In our research, we found some reviews for these do-it-yourself in-store kiosks. As with online digital photo printing services, the kiosks use either Kodak or Fuji processing and paper. Most kiosks allow you to do some rudimentary cropping and red-eye correction before ordering prints.

As you might expect, photo output from these in-store kiosks varies widely from store to store. PC Magazine's Jim Louderback reports that many machines he tried were broken. At a local Long's drugstore, he reports both "hardware and employee failure." Reviews say that employees often aren't much help if you have trouble with a machine.

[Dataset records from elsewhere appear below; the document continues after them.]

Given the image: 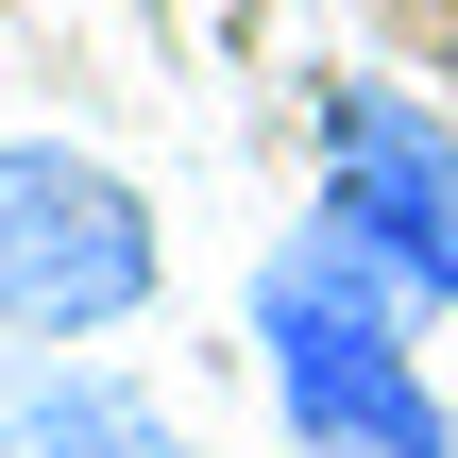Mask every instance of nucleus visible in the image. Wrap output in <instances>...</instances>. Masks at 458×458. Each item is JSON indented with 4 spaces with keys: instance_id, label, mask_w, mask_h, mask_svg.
Returning a JSON list of instances; mask_svg holds the SVG:
<instances>
[{
    "instance_id": "1",
    "label": "nucleus",
    "mask_w": 458,
    "mask_h": 458,
    "mask_svg": "<svg viewBox=\"0 0 458 458\" xmlns=\"http://www.w3.org/2000/svg\"><path fill=\"white\" fill-rule=\"evenodd\" d=\"M408 289L340 238V221H289L272 272H255V357H272V425L306 458H458V408L408 357Z\"/></svg>"
},
{
    "instance_id": "2",
    "label": "nucleus",
    "mask_w": 458,
    "mask_h": 458,
    "mask_svg": "<svg viewBox=\"0 0 458 458\" xmlns=\"http://www.w3.org/2000/svg\"><path fill=\"white\" fill-rule=\"evenodd\" d=\"M153 306V204L68 153V136H0V340H102Z\"/></svg>"
},
{
    "instance_id": "3",
    "label": "nucleus",
    "mask_w": 458,
    "mask_h": 458,
    "mask_svg": "<svg viewBox=\"0 0 458 458\" xmlns=\"http://www.w3.org/2000/svg\"><path fill=\"white\" fill-rule=\"evenodd\" d=\"M408 306H458V119H425L408 85H323V204Z\"/></svg>"
},
{
    "instance_id": "4",
    "label": "nucleus",
    "mask_w": 458,
    "mask_h": 458,
    "mask_svg": "<svg viewBox=\"0 0 458 458\" xmlns=\"http://www.w3.org/2000/svg\"><path fill=\"white\" fill-rule=\"evenodd\" d=\"M0 458H187V442H170V408L136 374L34 340V357H0Z\"/></svg>"
}]
</instances>
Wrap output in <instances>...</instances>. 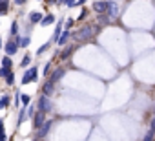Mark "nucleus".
I'll return each instance as SVG.
<instances>
[{
  "label": "nucleus",
  "instance_id": "obj_21",
  "mask_svg": "<svg viewBox=\"0 0 155 141\" xmlns=\"http://www.w3.org/2000/svg\"><path fill=\"white\" fill-rule=\"evenodd\" d=\"M29 105H31V95H29V94H22V95H20V106L28 108Z\"/></svg>",
  "mask_w": 155,
  "mask_h": 141
},
{
  "label": "nucleus",
  "instance_id": "obj_18",
  "mask_svg": "<svg viewBox=\"0 0 155 141\" xmlns=\"http://www.w3.org/2000/svg\"><path fill=\"white\" fill-rule=\"evenodd\" d=\"M18 29H20L18 22H17V20H13V22H11V28H9V37H13V39H15V37H18V35H20V33H18Z\"/></svg>",
  "mask_w": 155,
  "mask_h": 141
},
{
  "label": "nucleus",
  "instance_id": "obj_46",
  "mask_svg": "<svg viewBox=\"0 0 155 141\" xmlns=\"http://www.w3.org/2000/svg\"><path fill=\"white\" fill-rule=\"evenodd\" d=\"M8 2H9V0H8Z\"/></svg>",
  "mask_w": 155,
  "mask_h": 141
},
{
  "label": "nucleus",
  "instance_id": "obj_45",
  "mask_svg": "<svg viewBox=\"0 0 155 141\" xmlns=\"http://www.w3.org/2000/svg\"><path fill=\"white\" fill-rule=\"evenodd\" d=\"M0 2H2V0H0Z\"/></svg>",
  "mask_w": 155,
  "mask_h": 141
},
{
  "label": "nucleus",
  "instance_id": "obj_34",
  "mask_svg": "<svg viewBox=\"0 0 155 141\" xmlns=\"http://www.w3.org/2000/svg\"><path fill=\"white\" fill-rule=\"evenodd\" d=\"M44 2H46L48 6H57V4H58V0H44Z\"/></svg>",
  "mask_w": 155,
  "mask_h": 141
},
{
  "label": "nucleus",
  "instance_id": "obj_2",
  "mask_svg": "<svg viewBox=\"0 0 155 141\" xmlns=\"http://www.w3.org/2000/svg\"><path fill=\"white\" fill-rule=\"evenodd\" d=\"M38 81V66L37 64H31L29 68L24 70V74L20 77V84L26 86V84H31V83H37Z\"/></svg>",
  "mask_w": 155,
  "mask_h": 141
},
{
  "label": "nucleus",
  "instance_id": "obj_44",
  "mask_svg": "<svg viewBox=\"0 0 155 141\" xmlns=\"http://www.w3.org/2000/svg\"><path fill=\"white\" fill-rule=\"evenodd\" d=\"M108 2H111V0H108Z\"/></svg>",
  "mask_w": 155,
  "mask_h": 141
},
{
  "label": "nucleus",
  "instance_id": "obj_15",
  "mask_svg": "<svg viewBox=\"0 0 155 141\" xmlns=\"http://www.w3.org/2000/svg\"><path fill=\"white\" fill-rule=\"evenodd\" d=\"M15 39L18 42V48H29V44H31V35H18Z\"/></svg>",
  "mask_w": 155,
  "mask_h": 141
},
{
  "label": "nucleus",
  "instance_id": "obj_26",
  "mask_svg": "<svg viewBox=\"0 0 155 141\" xmlns=\"http://www.w3.org/2000/svg\"><path fill=\"white\" fill-rule=\"evenodd\" d=\"M2 66H4V68H13V59H11L9 55L2 57Z\"/></svg>",
  "mask_w": 155,
  "mask_h": 141
},
{
  "label": "nucleus",
  "instance_id": "obj_32",
  "mask_svg": "<svg viewBox=\"0 0 155 141\" xmlns=\"http://www.w3.org/2000/svg\"><path fill=\"white\" fill-rule=\"evenodd\" d=\"M35 112H37V106H35V105H29V106H28V117L31 119V117L35 115Z\"/></svg>",
  "mask_w": 155,
  "mask_h": 141
},
{
  "label": "nucleus",
  "instance_id": "obj_40",
  "mask_svg": "<svg viewBox=\"0 0 155 141\" xmlns=\"http://www.w3.org/2000/svg\"><path fill=\"white\" fill-rule=\"evenodd\" d=\"M35 141H44V139H38V137H35Z\"/></svg>",
  "mask_w": 155,
  "mask_h": 141
},
{
  "label": "nucleus",
  "instance_id": "obj_30",
  "mask_svg": "<svg viewBox=\"0 0 155 141\" xmlns=\"http://www.w3.org/2000/svg\"><path fill=\"white\" fill-rule=\"evenodd\" d=\"M155 139V132H151V130H148L146 134H144V137L140 139V141H153Z\"/></svg>",
  "mask_w": 155,
  "mask_h": 141
},
{
  "label": "nucleus",
  "instance_id": "obj_42",
  "mask_svg": "<svg viewBox=\"0 0 155 141\" xmlns=\"http://www.w3.org/2000/svg\"><path fill=\"white\" fill-rule=\"evenodd\" d=\"M8 141H13V137H9V139H8Z\"/></svg>",
  "mask_w": 155,
  "mask_h": 141
},
{
  "label": "nucleus",
  "instance_id": "obj_31",
  "mask_svg": "<svg viewBox=\"0 0 155 141\" xmlns=\"http://www.w3.org/2000/svg\"><path fill=\"white\" fill-rule=\"evenodd\" d=\"M42 74H44L46 77H48V75L51 74V60H48V62L44 64V72H42Z\"/></svg>",
  "mask_w": 155,
  "mask_h": 141
},
{
  "label": "nucleus",
  "instance_id": "obj_27",
  "mask_svg": "<svg viewBox=\"0 0 155 141\" xmlns=\"http://www.w3.org/2000/svg\"><path fill=\"white\" fill-rule=\"evenodd\" d=\"M4 81H6V84H8V86H13V84H15V72H13V70L9 72V75H8Z\"/></svg>",
  "mask_w": 155,
  "mask_h": 141
},
{
  "label": "nucleus",
  "instance_id": "obj_38",
  "mask_svg": "<svg viewBox=\"0 0 155 141\" xmlns=\"http://www.w3.org/2000/svg\"><path fill=\"white\" fill-rule=\"evenodd\" d=\"M4 130H6V128H4V121H2V119H0V134H2Z\"/></svg>",
  "mask_w": 155,
  "mask_h": 141
},
{
  "label": "nucleus",
  "instance_id": "obj_13",
  "mask_svg": "<svg viewBox=\"0 0 155 141\" xmlns=\"http://www.w3.org/2000/svg\"><path fill=\"white\" fill-rule=\"evenodd\" d=\"M106 15H108L111 20H115V19L119 17V4L111 0V2H110V6H108V11H106Z\"/></svg>",
  "mask_w": 155,
  "mask_h": 141
},
{
  "label": "nucleus",
  "instance_id": "obj_37",
  "mask_svg": "<svg viewBox=\"0 0 155 141\" xmlns=\"http://www.w3.org/2000/svg\"><path fill=\"white\" fill-rule=\"evenodd\" d=\"M0 141H8V136H6V132H2V134H0Z\"/></svg>",
  "mask_w": 155,
  "mask_h": 141
},
{
  "label": "nucleus",
  "instance_id": "obj_4",
  "mask_svg": "<svg viewBox=\"0 0 155 141\" xmlns=\"http://www.w3.org/2000/svg\"><path fill=\"white\" fill-rule=\"evenodd\" d=\"M18 50H20V48H18V42H17V39L9 37V40L4 44V51H6V55L13 57V55H17V51H18Z\"/></svg>",
  "mask_w": 155,
  "mask_h": 141
},
{
  "label": "nucleus",
  "instance_id": "obj_10",
  "mask_svg": "<svg viewBox=\"0 0 155 141\" xmlns=\"http://www.w3.org/2000/svg\"><path fill=\"white\" fill-rule=\"evenodd\" d=\"M73 51H75V46H73V44H68V46H64V48H62V51H60L57 57H58L60 60H64V62H66V60H69V59H71Z\"/></svg>",
  "mask_w": 155,
  "mask_h": 141
},
{
  "label": "nucleus",
  "instance_id": "obj_3",
  "mask_svg": "<svg viewBox=\"0 0 155 141\" xmlns=\"http://www.w3.org/2000/svg\"><path fill=\"white\" fill-rule=\"evenodd\" d=\"M35 106H37V110H40V112H44V114H51V112H53V99L48 97V95H44V94H40Z\"/></svg>",
  "mask_w": 155,
  "mask_h": 141
},
{
  "label": "nucleus",
  "instance_id": "obj_29",
  "mask_svg": "<svg viewBox=\"0 0 155 141\" xmlns=\"http://www.w3.org/2000/svg\"><path fill=\"white\" fill-rule=\"evenodd\" d=\"M73 26H75V19H66V20H64V29H69V31H71Z\"/></svg>",
  "mask_w": 155,
  "mask_h": 141
},
{
  "label": "nucleus",
  "instance_id": "obj_33",
  "mask_svg": "<svg viewBox=\"0 0 155 141\" xmlns=\"http://www.w3.org/2000/svg\"><path fill=\"white\" fill-rule=\"evenodd\" d=\"M148 130H151V132H155V115H153V117L150 119V128H148Z\"/></svg>",
  "mask_w": 155,
  "mask_h": 141
},
{
  "label": "nucleus",
  "instance_id": "obj_5",
  "mask_svg": "<svg viewBox=\"0 0 155 141\" xmlns=\"http://www.w3.org/2000/svg\"><path fill=\"white\" fill-rule=\"evenodd\" d=\"M108 6H110L108 0H95V2L91 4V9H93L97 15H104V13L108 11Z\"/></svg>",
  "mask_w": 155,
  "mask_h": 141
},
{
  "label": "nucleus",
  "instance_id": "obj_23",
  "mask_svg": "<svg viewBox=\"0 0 155 141\" xmlns=\"http://www.w3.org/2000/svg\"><path fill=\"white\" fill-rule=\"evenodd\" d=\"M58 4L66 6L68 9H71V8H77V0H58Z\"/></svg>",
  "mask_w": 155,
  "mask_h": 141
},
{
  "label": "nucleus",
  "instance_id": "obj_24",
  "mask_svg": "<svg viewBox=\"0 0 155 141\" xmlns=\"http://www.w3.org/2000/svg\"><path fill=\"white\" fill-rule=\"evenodd\" d=\"M97 22H99V24H111L113 20L104 13V15H97Z\"/></svg>",
  "mask_w": 155,
  "mask_h": 141
},
{
  "label": "nucleus",
  "instance_id": "obj_16",
  "mask_svg": "<svg viewBox=\"0 0 155 141\" xmlns=\"http://www.w3.org/2000/svg\"><path fill=\"white\" fill-rule=\"evenodd\" d=\"M26 119H29V117H28V108L20 106V108H18V117H17V126H20Z\"/></svg>",
  "mask_w": 155,
  "mask_h": 141
},
{
  "label": "nucleus",
  "instance_id": "obj_14",
  "mask_svg": "<svg viewBox=\"0 0 155 141\" xmlns=\"http://www.w3.org/2000/svg\"><path fill=\"white\" fill-rule=\"evenodd\" d=\"M69 40H71V31H69V29H64V31H62V35L58 37L57 44H58L60 48H64V46H68V44H69Z\"/></svg>",
  "mask_w": 155,
  "mask_h": 141
},
{
  "label": "nucleus",
  "instance_id": "obj_36",
  "mask_svg": "<svg viewBox=\"0 0 155 141\" xmlns=\"http://www.w3.org/2000/svg\"><path fill=\"white\" fill-rule=\"evenodd\" d=\"M88 2V0H77V8H79V6H84Z\"/></svg>",
  "mask_w": 155,
  "mask_h": 141
},
{
  "label": "nucleus",
  "instance_id": "obj_7",
  "mask_svg": "<svg viewBox=\"0 0 155 141\" xmlns=\"http://www.w3.org/2000/svg\"><path fill=\"white\" fill-rule=\"evenodd\" d=\"M46 115H48V114H44V112H40V110L35 112V115L31 117V121H33V130H38V128L46 123Z\"/></svg>",
  "mask_w": 155,
  "mask_h": 141
},
{
  "label": "nucleus",
  "instance_id": "obj_39",
  "mask_svg": "<svg viewBox=\"0 0 155 141\" xmlns=\"http://www.w3.org/2000/svg\"><path fill=\"white\" fill-rule=\"evenodd\" d=\"M0 50H4V42H2V37H0Z\"/></svg>",
  "mask_w": 155,
  "mask_h": 141
},
{
  "label": "nucleus",
  "instance_id": "obj_8",
  "mask_svg": "<svg viewBox=\"0 0 155 141\" xmlns=\"http://www.w3.org/2000/svg\"><path fill=\"white\" fill-rule=\"evenodd\" d=\"M55 90H57V86H55V83H51L49 79H46L44 84L40 86V94H44V95H48V97H53Z\"/></svg>",
  "mask_w": 155,
  "mask_h": 141
},
{
  "label": "nucleus",
  "instance_id": "obj_22",
  "mask_svg": "<svg viewBox=\"0 0 155 141\" xmlns=\"http://www.w3.org/2000/svg\"><path fill=\"white\" fill-rule=\"evenodd\" d=\"M9 105H11V97L8 94H4L0 97V108H9Z\"/></svg>",
  "mask_w": 155,
  "mask_h": 141
},
{
  "label": "nucleus",
  "instance_id": "obj_1",
  "mask_svg": "<svg viewBox=\"0 0 155 141\" xmlns=\"http://www.w3.org/2000/svg\"><path fill=\"white\" fill-rule=\"evenodd\" d=\"M99 31H101V26H99V24H86V26H82V28H79V29H75V31L71 33V39H73L75 42H86V40L93 39Z\"/></svg>",
  "mask_w": 155,
  "mask_h": 141
},
{
  "label": "nucleus",
  "instance_id": "obj_19",
  "mask_svg": "<svg viewBox=\"0 0 155 141\" xmlns=\"http://www.w3.org/2000/svg\"><path fill=\"white\" fill-rule=\"evenodd\" d=\"M51 46H53V42H51V39H49L48 42H44V44H42V46H40V48L37 50V57H40V55H44V53H46V51H48V50H49Z\"/></svg>",
  "mask_w": 155,
  "mask_h": 141
},
{
  "label": "nucleus",
  "instance_id": "obj_20",
  "mask_svg": "<svg viewBox=\"0 0 155 141\" xmlns=\"http://www.w3.org/2000/svg\"><path fill=\"white\" fill-rule=\"evenodd\" d=\"M4 15H9V2L8 0L0 2V17H4Z\"/></svg>",
  "mask_w": 155,
  "mask_h": 141
},
{
  "label": "nucleus",
  "instance_id": "obj_43",
  "mask_svg": "<svg viewBox=\"0 0 155 141\" xmlns=\"http://www.w3.org/2000/svg\"><path fill=\"white\" fill-rule=\"evenodd\" d=\"M37 2H44V0H37Z\"/></svg>",
  "mask_w": 155,
  "mask_h": 141
},
{
  "label": "nucleus",
  "instance_id": "obj_17",
  "mask_svg": "<svg viewBox=\"0 0 155 141\" xmlns=\"http://www.w3.org/2000/svg\"><path fill=\"white\" fill-rule=\"evenodd\" d=\"M31 60H33V55H31V53H26V55L22 57V60H20V68H22V70L29 68V66H31Z\"/></svg>",
  "mask_w": 155,
  "mask_h": 141
},
{
  "label": "nucleus",
  "instance_id": "obj_41",
  "mask_svg": "<svg viewBox=\"0 0 155 141\" xmlns=\"http://www.w3.org/2000/svg\"><path fill=\"white\" fill-rule=\"evenodd\" d=\"M153 115H155V105H153Z\"/></svg>",
  "mask_w": 155,
  "mask_h": 141
},
{
  "label": "nucleus",
  "instance_id": "obj_47",
  "mask_svg": "<svg viewBox=\"0 0 155 141\" xmlns=\"http://www.w3.org/2000/svg\"><path fill=\"white\" fill-rule=\"evenodd\" d=\"M153 141H155V139H153Z\"/></svg>",
  "mask_w": 155,
  "mask_h": 141
},
{
  "label": "nucleus",
  "instance_id": "obj_35",
  "mask_svg": "<svg viewBox=\"0 0 155 141\" xmlns=\"http://www.w3.org/2000/svg\"><path fill=\"white\" fill-rule=\"evenodd\" d=\"M13 2H15L17 6H26V2H28V0H13Z\"/></svg>",
  "mask_w": 155,
  "mask_h": 141
},
{
  "label": "nucleus",
  "instance_id": "obj_12",
  "mask_svg": "<svg viewBox=\"0 0 155 141\" xmlns=\"http://www.w3.org/2000/svg\"><path fill=\"white\" fill-rule=\"evenodd\" d=\"M55 22H57V17H55L53 13H44V19L40 20L38 26H40V28H48V26H53Z\"/></svg>",
  "mask_w": 155,
  "mask_h": 141
},
{
  "label": "nucleus",
  "instance_id": "obj_11",
  "mask_svg": "<svg viewBox=\"0 0 155 141\" xmlns=\"http://www.w3.org/2000/svg\"><path fill=\"white\" fill-rule=\"evenodd\" d=\"M44 19V13L42 11H29V15H28V20H29V24L31 26H35V24H40V20Z\"/></svg>",
  "mask_w": 155,
  "mask_h": 141
},
{
  "label": "nucleus",
  "instance_id": "obj_28",
  "mask_svg": "<svg viewBox=\"0 0 155 141\" xmlns=\"http://www.w3.org/2000/svg\"><path fill=\"white\" fill-rule=\"evenodd\" d=\"M13 68H4V66H0V77L2 79H6L8 75H9V72H11Z\"/></svg>",
  "mask_w": 155,
  "mask_h": 141
},
{
  "label": "nucleus",
  "instance_id": "obj_9",
  "mask_svg": "<svg viewBox=\"0 0 155 141\" xmlns=\"http://www.w3.org/2000/svg\"><path fill=\"white\" fill-rule=\"evenodd\" d=\"M51 128H53V119H46V123L37 130V137H38V139H44V137L49 134Z\"/></svg>",
  "mask_w": 155,
  "mask_h": 141
},
{
  "label": "nucleus",
  "instance_id": "obj_6",
  "mask_svg": "<svg viewBox=\"0 0 155 141\" xmlns=\"http://www.w3.org/2000/svg\"><path fill=\"white\" fill-rule=\"evenodd\" d=\"M64 75H66V68H64V66H58V68H55L53 72L48 75V79H49L51 83H55V84H57V83L64 77Z\"/></svg>",
  "mask_w": 155,
  "mask_h": 141
},
{
  "label": "nucleus",
  "instance_id": "obj_25",
  "mask_svg": "<svg viewBox=\"0 0 155 141\" xmlns=\"http://www.w3.org/2000/svg\"><path fill=\"white\" fill-rule=\"evenodd\" d=\"M88 13H90V9L82 6V9H81V13H79V17H77V20H79V22H82V20H86V19H88Z\"/></svg>",
  "mask_w": 155,
  "mask_h": 141
}]
</instances>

In general, experts find better results from machines that make you wait a bit. You order your prints at a standalone machine, but the photos are actually printed by the store's mini-lab. Photos that are printed instantly by the small kiosk itself are inconsistent in quality and often cost more. For example, many Wal-Mart stores have both a Kodak instant-print kiosk and a Fuji kiosk that prints on the store's mini-lab. In reviews, experts got better results from the Fuji kiosk and mini-lab combination.